Selon Mohamed, le pain qu’il achète pour les nourrir coûte 500 SYP (0,97 $) et c’est «une tâche quotidienne».

La semaine dernière, Assad a imputé les problèmes économiques de son pays déchiré par la guerre à une crise bancaire au Liban voisin. Dans des remarques diffusées à la télévision d’État syrienne, Assad a déclaré que la crise avait commencé plusieurs mois avant que les États-Unis n’adoptent le César Act en décembre.
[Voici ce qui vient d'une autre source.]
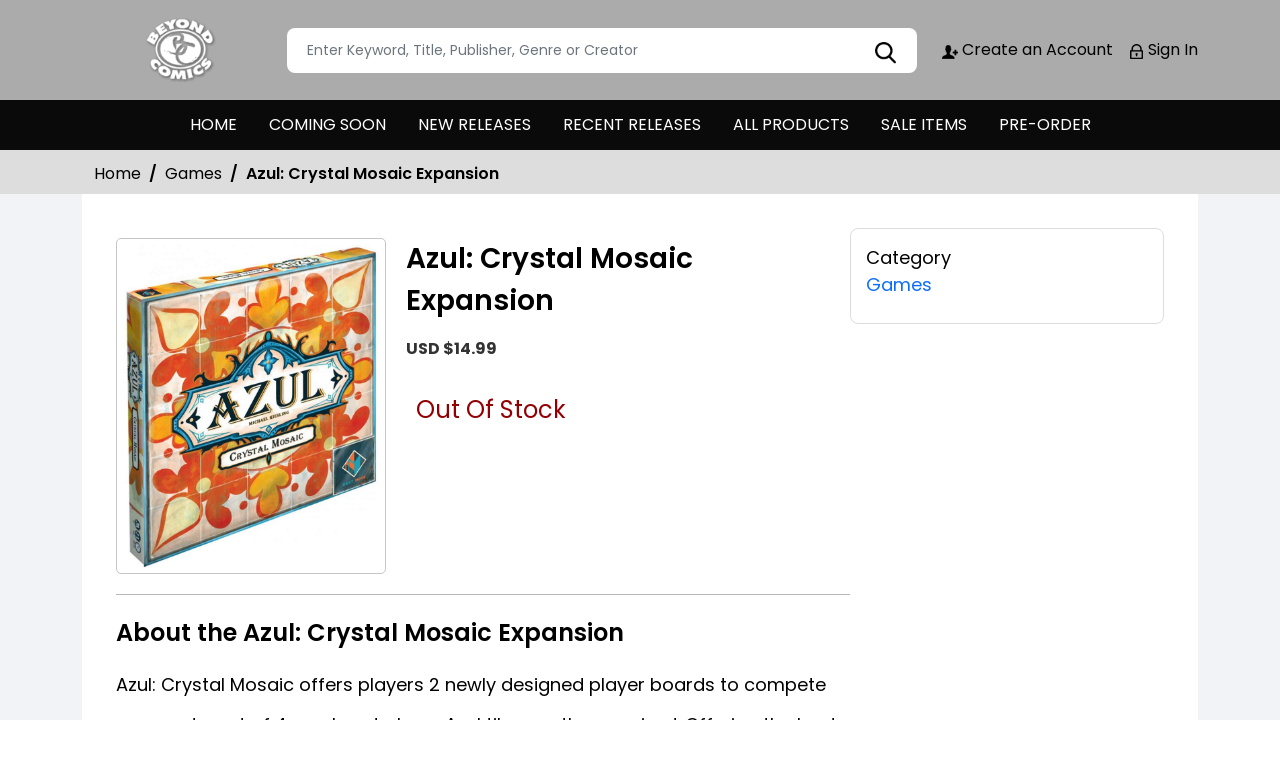

--- FILE ---
content_type: text/css; charset=utf-8
request_url: https://stores.comichub.com/beyondcomicsfrederick/Home/AllDynamicCssNewTheme
body_size: 414
content:



header {
    background-color: #ababab!important;
    position: relative;
    z-index: 2;
    }

    .navbar.navbar-expand-lg {
    background-color: #0a0a0a !important;
    }

    .navbar-expand-lg .navbar-nav .nav-link {
    color:#fff!important;
    }

    .navbar-expand-lg .navbar-nav .nav-link:hover {
    color: #ababab!important;
    }

    .redbg {
    background-color:#ababab!important;
    }

    .whitebtn {
    background-color: #0a0a0a !important;
    color: #fff!important;
    }

    .whitebtn:after {
    background-color: #0a0a0a !important;
    }
    .whitebtn:hover {
    background-color: #fff !important;
    color: #000!important;
    }
    .redbg h2 {
    color: #000!important;

    }

    .redbtn {
    background-color: #ababab!important;
    color: #000!important;
    border: 1px solid #ababab!important;
    }

    .btn:hover {
    color: #ababab!important;
    }

    .connect-icon a{
    color: #000!important;
    }

    .productcontent p a:hover {
    color:#ababab!important;
    }

    .left-section h3 {
    background-color: #ababab!important;
    color:  #000!important;

    }
    footer {
    background-color: #0a0a0a !important;
    color: #ffffff;
    }

    .footersection {
    background-color: #ababab!important;
    }
    .footerlink li a {
    color:  #000!important;
    }

    .copyright {
    color:   #000!important;

    }
    .footerlink li:not(:last-child):after {
    background-color:  #0a0a0a !important;
    }

    .profile_open img {
    border: 1px solid #000!important;
    }

    .sorting li.active a {
    background-color:#ababab!important;
    border: 1px solid #ababab!important;

    }

    .sorting li a:hover{
    background-color:#ababab!important;
    border: 1px solid #ababab!important;

    }
    .optionlist li a:hover {
    color:#ababab!important;
    }

    .popup_page h2 {
    background-color:#ababab!important;
    color:#000!important;
    }

    input[type=button]:hover, input[type=submit]:hover, input[type=reset]:hover{
    color: #ababab!important;
    border: 1px solid #ababab!important;
    background: #fff !important;
    }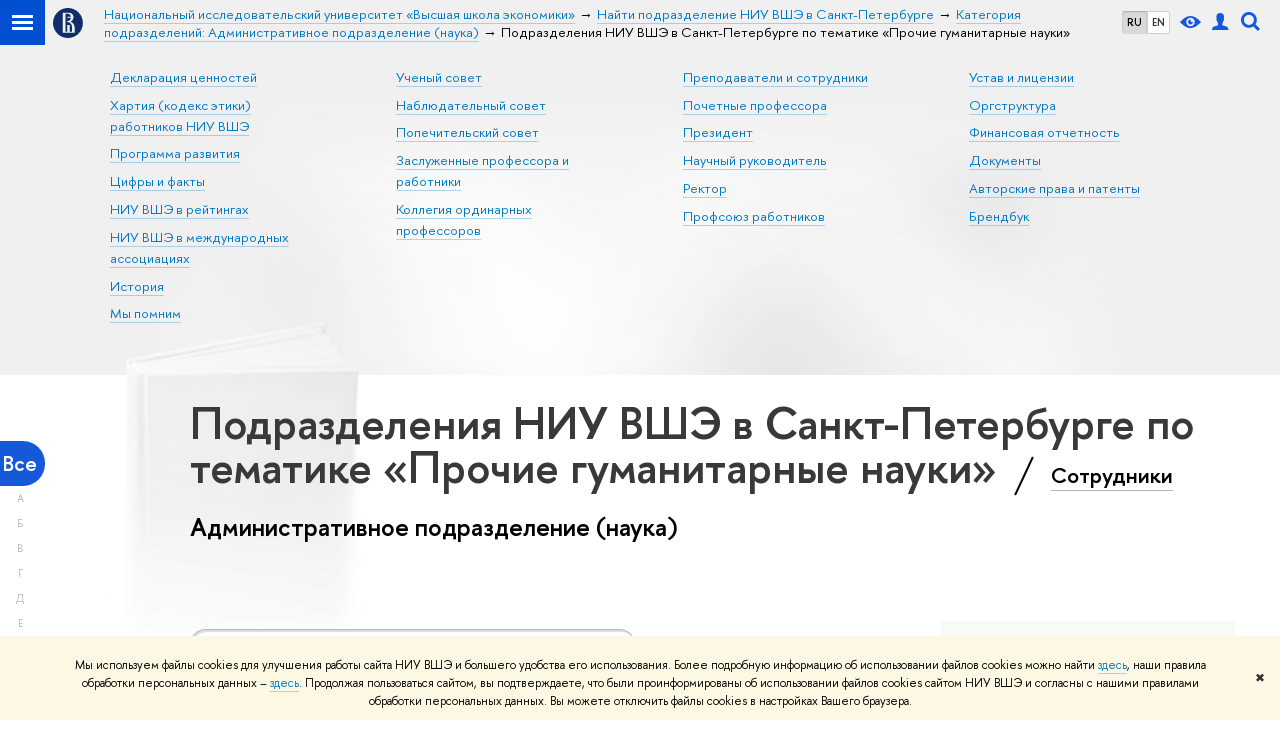

--- FILE ---
content_type: application/javascript; charset=utf-8
request_url: https://www.hse.ru/f/gtm/ip
body_size: 24
content:
window.realIP='3.128.170.119';window.dataLayer=window.dataLayer||[];window.dataLayer.push({event:'ipEvent',ipAddress:window.realIP});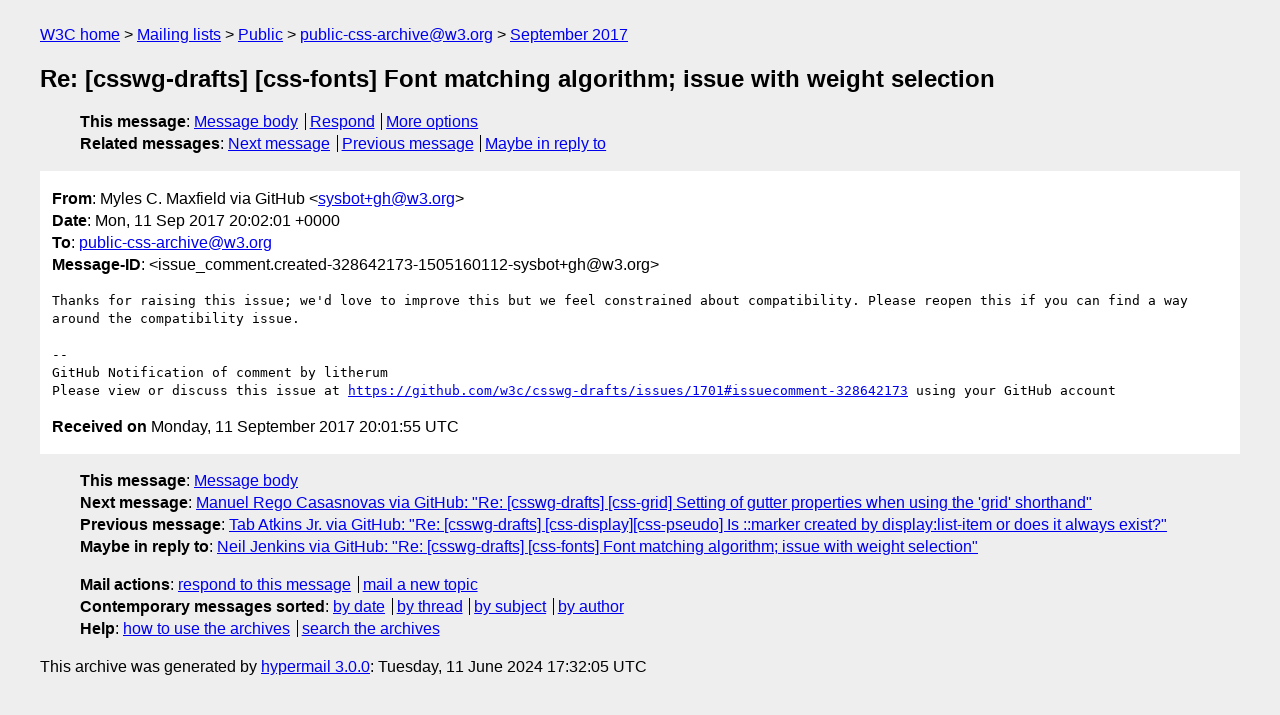

--- FILE ---
content_type: text/html
request_url: https://lists.w3.org/Archives/Public/public-css-archive/2017Sep/0159.html
body_size: 1696
content:
<!DOCTYPE html>
<html xmlns="http://www.w3.org/1999/xhtml" lang="en">
<head>
<meta charset="utf-8" />
<meta name="viewport" content="width=device-width, initial-scale=1" />
<meta name="generator" content="hypermail 3.0.0, see https://github.com/hypermail-project/hypermail/" />
<title>Re: [csswg-drafts] [css-fonts] Font matching algorithm;  issue with weight selection from Myles C. Maxfield via GitHub on 2017-09-11 (public-css-archive@w3.org from September 2017)</title>
<meta name="Author" content="Myles C. Maxfield via GitHub (sysbot+gh&#x40;&#0119;&#0051;&#0046;&#0111;&#0114;&#0103;)" />
<meta name="Subject" content="Re: [csswg-drafts] [css-fonts] Font matching algorithm;  issue with weight selection" />
<meta name="Date" content="2017-09-11" />
<link rel="stylesheet" title="Normal view" href="/assets/styles/public.css" />
<link rel="help" href="/Help/" />
<link rel="start" href="../" title="public-css-archive@w3.org archives" />
<script defer="defer" src="/assets/js/archives.js"></script>
</head>
<body class="message">
<header class="head">
<nav class="breadcrumb" id="upper">
  <ul>
    <li><a href="https://www.w3.org/">W3C home</a></li>
    <li><a href="/">Mailing lists</a></li>
    <li><a href="../../">Public</a></li>
    <li><a href="../">public-css-archive@w3.org</a></li>
    <li><a href="./">September 2017</a></li>
  </ul>
</nav>
<h1>Re: [csswg-drafts] [css-fonts] Font matching algorithm;  issue with weight selection</h1>
<!-- received="Mon Sep 11 20:01:55 2017" -->
<!-- isoreceived="20170911200155" -->
<!-- sent="Mon, 11 Sep 2017 20:02:01 +0000" -->
<!-- isosent="20170911200201" -->
<!-- name="Myles C. Maxfield via GitHub" -->
<!-- email="sysbot+gh&#x40;&#0119;&#0051;&#0046;&#0111;&#0114;&#0103;" -->
<!-- subject="Re: [csswg-drafts] [css-fonts] Font matching algorithm;  issue with weight selection" -->
<!-- id="issue_comment.created-328642173-1505160112-sysbot+gh@w3.org" -->
<!-- charset="utf-8" -->
<!-- inreplyto="issues.opened-248279042-1502061964-sysbot+gh&#64;w3.org" -->
<!-- expires="-1" -->
<nav id="navbar">
<ul class="links hmenu_container">
<li>
<span class="heading">This message</span>: <ul class="hmenu"><li><a href="#start" id="options1">Message body</a></li>
<li><a href="mailto:public-css-archive&#x40;&#0119;&#0051;&#0046;&#0111;&#0114;&#0103;?Subject=Re%3A%20%5Bcsswg-drafts%5D%20%5Bcss-fonts%5D%20Font%20matching%20algorithm%3B%20%20issue%20with%20weight%20selection&amp;In-Reply-To=%3Cissue_comment.created-328642173-1505160112-sysbot%2Bgh%40w3.org%3E&amp;References=%3Cissue_comment.created-328642173-1505160112-sysbot%2Bgh%40w3.org%3E">Respond</a></li>
<li><a href="#options3">More options</a></li>
</ul></li>
<li>
<span class="heading">Related messages</span>: <ul class="hmenu">
<!-- unext="start" -->
<li><a href="0160.html">Next message</a></li>
<li><a href="0158.html">Previous message</a></li>
<li><a href="0124.html">Maybe in reply to</a></li>
<!-- unextthread="start" -->
<!-- ureply="end" -->
</ul></li>
</ul>
</nav>
</header>
<!-- body="start" -->
<main class="mail">
<ul class="headers" aria-label="message headers">
<li><span class="from">
<span class="heading">From</span>: Myles C. Maxfield via GitHub &lt;<a href="mailto:sysbot+gh&#x40;&#0119;&#0051;&#0046;&#0111;&#0114;&#0103;?Subject=Re%3A%20%5Bcsswg-drafts%5D%20%5Bcss-fonts%5D%20Font%20matching%20algorithm%3B%20%20issue%20with%20weight%20selection&amp;In-Reply-To=%3Cissue_comment.created-328642173-1505160112-sysbot%2Bgh%40w3.org%3E&amp;References=%3Cissue_comment.created-328642173-1505160112-sysbot%2Bgh%40w3.org%3E">sysbot+gh&#x40;&#0119;&#0051;&#0046;&#0111;&#0114;&#0103;</a>&gt;
</span></li>
<li><span class="date"><span class="heading">Date</span>: Mon, 11 Sep 2017 20:02:01 +0000</span></li>
<li><span class="to"><span class="heading">To</span>: <a href="mailto:public-css-archive&#x40;&#0119;&#0051;&#0046;&#0111;&#0114;&#0103;?Subject=Re%3A%20%5Bcsswg-drafts%5D%20%5Bcss-fonts%5D%20Font%20matching%20algorithm%3B%20%20issue%20with%20weight%20selection&amp;In-Reply-To=%3Cissue_comment.created-328642173-1505160112-sysbot%2Bgh%40w3.org%3E&amp;References=%3Cissue_comment.created-328642173-1505160112-sysbot%2Bgh%40w3.org%3E">public-css-archive&#x40;&#0119;&#0051;&#0046;&#0111;&#0114;&#0103;</a>
</span></li>
<li><span class="message-id"><span class="heading">Message-ID</span>: &lt;issue_comment.created-328642173-1505160112-sysbot+gh&#x40;&#0119;&#0051;&#0046;&#0111;&#0114;&#0103;&gt;
</span></li>
</ul>
<pre id="start" class="body">
Thanks for raising this issue; we'd love to improve this but we feel constrained about compatibility. Please reopen this if you can find a way around the compatibility issue.

-- 
GitHub Notification of comment by litherum
Please view or discuss this issue at <a href="https://github.com/w3c/csswg-drafts/issues/1701#issuecomment-328642173">https://github.com/w3c/csswg-drafts/issues/1701#issuecomment-328642173</a> using your GitHub account
</pre>
<p class="received"><span class="heading">Received on</span> Monday, 11 September 2017 20:01:55 UTC</p>
</main>
<!-- body="end" -->
<footer class="foot">
<nav id="navbarfoot">
<ul class="links hmenu_container">
<li><span class="heading">This message</span>: <span class="message_body"><a href="#start">Message body</a></span></li>
<!-- lnext="start" -->
<li><span class="heading">Next message</span>: <a href="0160.html">Manuel Rego Casasnovas via GitHub: "Re: [csswg-drafts] [css-grid] Setting of gutter properties when using the  &#0039;grid&#0039; shorthand"</a></li>
<li><span class="heading">Previous message</span>: <a href="0158.html">Tab Atkins Jr. via GitHub: "Re: [csswg-drafts] [css-display][css-pseudo] Is ::marker created by  display:list-item or does it always exist?"</a></li>
<li><span class="heading">Maybe in reply to</span>: <a href="0124.html">Neil Jenkins via GitHub: "Re: [csswg-drafts] [css-fonts] Font matching algorithm;  issue with weight selection"</a></li>
<!-- lnextthread="start" -->
<!-- lreply="end" -->
</ul>
<ul class="links hmenu_container">
<li id="options3"><span class="heading">Mail actions</span>: <ul class="hmenu"><li><a href="mailto:public-css-archive&#x40;&#0119;&#0051;&#0046;&#0111;&#0114;&#0103;?Subject=Re%3A%20%5Bcsswg-drafts%5D%20%5Bcss-fonts%5D%20Font%20matching%20algorithm%3B%20%20issue%20with%20weight%20selection&amp;In-Reply-To=%3Cissue_comment.created-328642173-1505160112-sysbot%2Bgh%40w3.org%3E&amp;References=%3Cissue_comment.created-328642173-1505160112-sysbot%2Bgh%40w3.org%3E">respond to this message</a></li>
<li><a href="mailto:public-css-archive&#x40;&#0119;&#0051;&#0046;&#0111;&#0114;&#0103;">mail a new topic</a></li></ul></li>
<li><span class="heading">Contemporary messages sorted</span>: <ul class="hmenu"><li><a href="index.html#msg159">by date</a></li>
<li><a href="thread.html#msg159">by thread</a></li>
<li><a href="subject.html#msg159">by subject</a></li>
<li><a href="author.html#msg159">by author</a></li>
</ul></li>
<li><span class="heading">Help</span>: <ul class="hmenu">
    <li><a href="/Help/" rel="help">how to use the archives</a></li>
    <li><a href="https://www.w3.org/Search/Mail/Public/search?type-index=public-css-archive&amp;index-type=t">search the archives</a></li>
</ul>
</li>
</ul>
</nav>
<!-- trailer="footer" -->
<p class="colophon">
This archive was generated by <a href="https://github.com/hypermail-project/hypermail/">hypermail 3.0.0</a>: Tuesday, 11 June 2024 17:32:05 UTC
</p>
</footer>
</body>
</html>
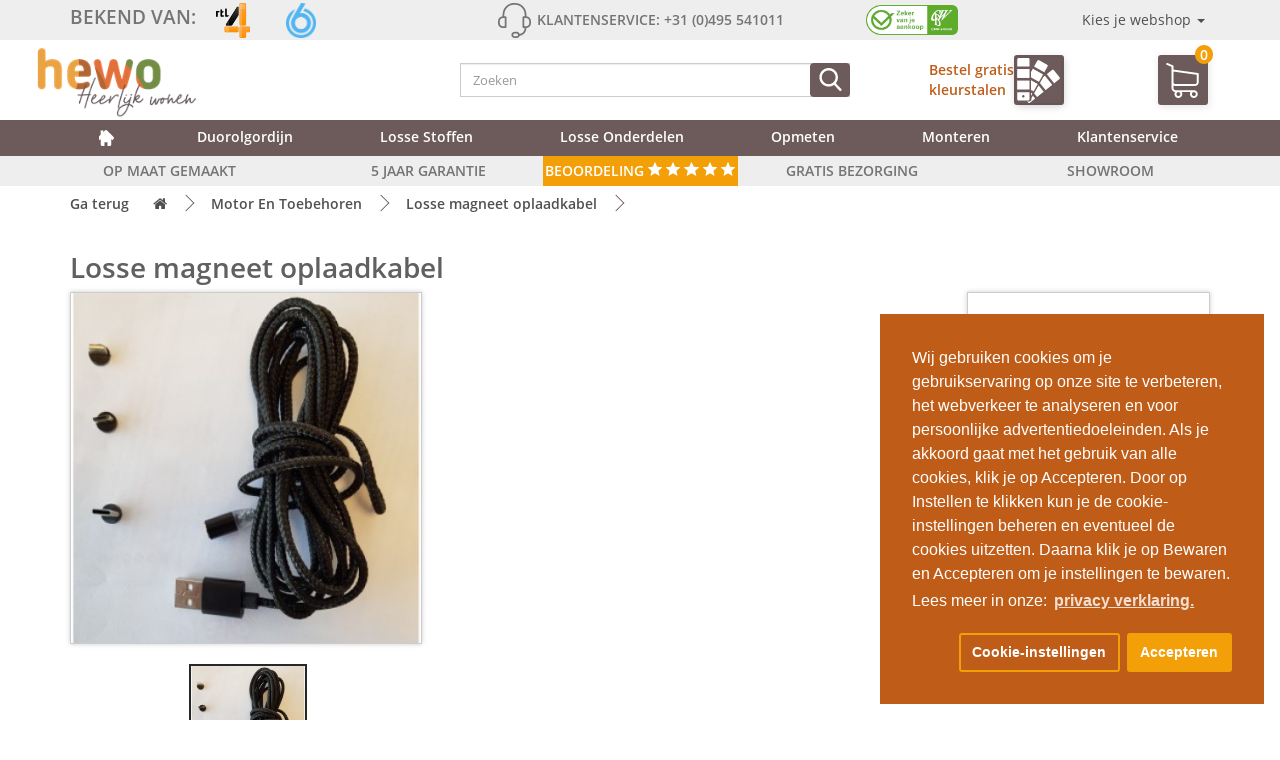

--- FILE ---
content_type: text/html; charset=utf-8
request_url: https://duorolgordijn.be/index.php?route=extension/module/isenselabs_gdpr/cookie_consent_bar
body_size: 1972
content:
 
<!--Cookie Consent Bar by iSenseLabs GDPR Extension--> <script> var analytics_cookies_disable = '_ga,_gid,_gat,__atuvc,__atuvs,__utma,__cfduid';
var marketing_cookies_disable = '_gads,IDE,test_cookie,fr,tr,collect,GPS,PREF,BizoID';
var disabled_cookie_sets = '';
var url_variations = JSON.parse('[".duorolgordijn.be","duorolgordijn.be"]');
var disable_marketing = false;
var disable_analytics = false;
var set_gdpr_handlers = function(){ $('body').delegate('a.cc-btn.cc-dismiss', 'click', function(e) { 
gtag('consent', 'update', {'ad_storage': 'granted','analytics_storage': 'granted'});
fbq('consent', 'grant'); 
});
$('body').delegate('a.cc-btn-close-settings', 'click', function(e) {
$('.cc-settings-view').fadeOut(100);
});
$('body').delegate('a.cc-btn-save-settings', 'click', function(e) {
var cookie_text = '';
if ($('input[name="cookie_isl_analytics"]:checked').length == 0) {
cookie_text += 'analytics,';
}
if ($('input[name="cookie_isl_marketing"]:checked').length == 0) {
cookie_text += 'marketing,';
}
Cookies.set('cookieconsent_preferences_disabled', cookie_text, { expires: 365 });
$('.cc-settings-view').fadeToggle(100);
});
};
function maintainCookies() {
if (disabled_cookie_sets.indexOf('marketing') >= 0) disable_marketing = true;
if (disabled_cookie_sets.indexOf('analytics') >= 0) disable_analytics = true;
$.each(Cookies.get(), function(i, item) {
if (disable_analytics && (analytics_cookies_disable.indexOf(i) >= 0)) {
$.each(url_variations, function(ai, asite) {
clearCookie(i,asite,'/');
});
}
if (disable_marketing && (marketing_cookies_disable.indexOf(i) >= 0)) {
$.each(url_variations, function(mi, msite) {
clearCookie(i,msite,'/');
});
}
});
return true;
}
var cc_popup;
$(document).ready(function(){
cookieconsent.initialise({ 
"position": "bottom-right", 
"palette": {
"popup": {
"background": "#bf5c17",
"text": "#ffffff"
},
"button": {
"background": "#f39f08",
"text": "#ffffff"
}
},
"type": "opt-in", "revokeBtn": "<div class='cc-revoke {{classes}}'>Cookie Bar</div>", 
"alwaysShow": false, 
"content": {
"message": "Wij gebruiken cookies om je gebruikservaring op onze site te verbeteren, het webverkeer te analyseren en voor persoonlijke advertentiedoeleinden. Als je akkoord gaat met het gebruik van alle cookies, klik je op Accepteren. Door op Instellen te klikken kun je de cookie-instellingen beheren en eventueel de cookies uitzetten. Daarna klik je op Bewaren en Accepteren om je instellingen te bewaren. Lees meer in onze:",
"allow": "Accepteren",
"dismiss": "",
"settings": "Cookie-instellingen", 
"link": "privacy verklaring.",
"href": "https://duorolgordijn.be/privacy-and-cookies" 
}
}, function (popup) {
cc_popup = popup;
}, function (err) {
console.log(err);
});
var html_cookie_settings = '<div id="cookieconsent:settings" class="cc-settings-view"><div class="cc-settings-dialog"><span class="cookie_settings_header">Kies welk type cookies u wenst te accepteren.</span><br /><br /><label><input type="checkbox" checked="checked" disabled="disabled" value="functional" />Strikt noodzakelijke cookies</label><br />Deze cookies zijn nodig om onze webwinkel correct te laten werken en kunnen niet uitgeschakeld worden. Deze cookies worden enkel geplaatst als u specifieke acties onderneemt, zoals het instellen van uw taal, valuta of bij inlogsessies of privacy instellingen. U kan uw browser instellen om deze cookies te blokkeren, maar onze site kan dan mogelijk niet werken.<br /><br /><label><input type="checkbox"checked="checked" name="cookie_isl_analytics" value="analytics" />Analytische en statistische cookies</label><br />Deze cookies staan ons toe het bezoekersverkeer te meten en verkeersbronnen te raadplegen door het verzamelen in data sets. Ze helpen ons ook te begrijpen welke producten en acties populairder zijn dan andere.<br /><br /><label><input type="checkbox"checked="checked" name="cookie_isl_marketing" value="marketing" />Marketing and Retargeting</label><br />Deze cookies zijn meestal ingesteld door onze marketing en adverteer partners. Ze kunnen gebruikt worden om een profiel van uw interesses op te bouwen en u later relevante advertenties te tonen. Als u deze cookies weigert zult u geen advertenties op uw maat of interesses te zien krijgen.<br /><br /><div class="cc-compliance cc-highlight"><a class="cc-btn cc-btn-close-settings">Sluiten</a>&nbsp;&nbsp;<a class="cc-btn cc-btn-save-settings">Bewaar</a></div></div></div>';
$('body').append(html_cookie_settings);
set_gdpr_handlers();
maintainCookies();
});
</script><style>.cc-btn {}
.cc-dismiss {}
.cc-settings {}
.cc-allow {}
.cc-message {}
.cc-link {}
.cc-window {}
.cc-close {}
.cc-revoke {}
.cc-settings-view {}
.cc-settings-dialog {}
.cc-btn-close-settings {}
.cc-btn-save-settings {}div.cc-window {opacity:1}</style>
Lundi, les États-Unis ont imposé davantage de sanctions aux responsables, entités et individus syriens qu’ils accusaient de fournir un soutien à Assad alors que Washington poursuivait ses efforts pour couper les fonds au gouvernement d’Assad.

L’action, qui visait également le ministère syrien du pétrole et des ressources minérales, vise à repousser le gouvernement d’Assad vers des négociations menées par l’ONU et à négocier la fin de la guerre presque décadelongue du pays.

La Syrie a fait l’objet de sanctions américaines et européennes qui ont gelé les avoirs de l’État et de centaines d’entreprises et de particuliers. Washington a déjà interdit les exportations vers la Syrie et les investissements américains, ainsi que les transactions impliquant des produits pétroliers et hydrocarbonés.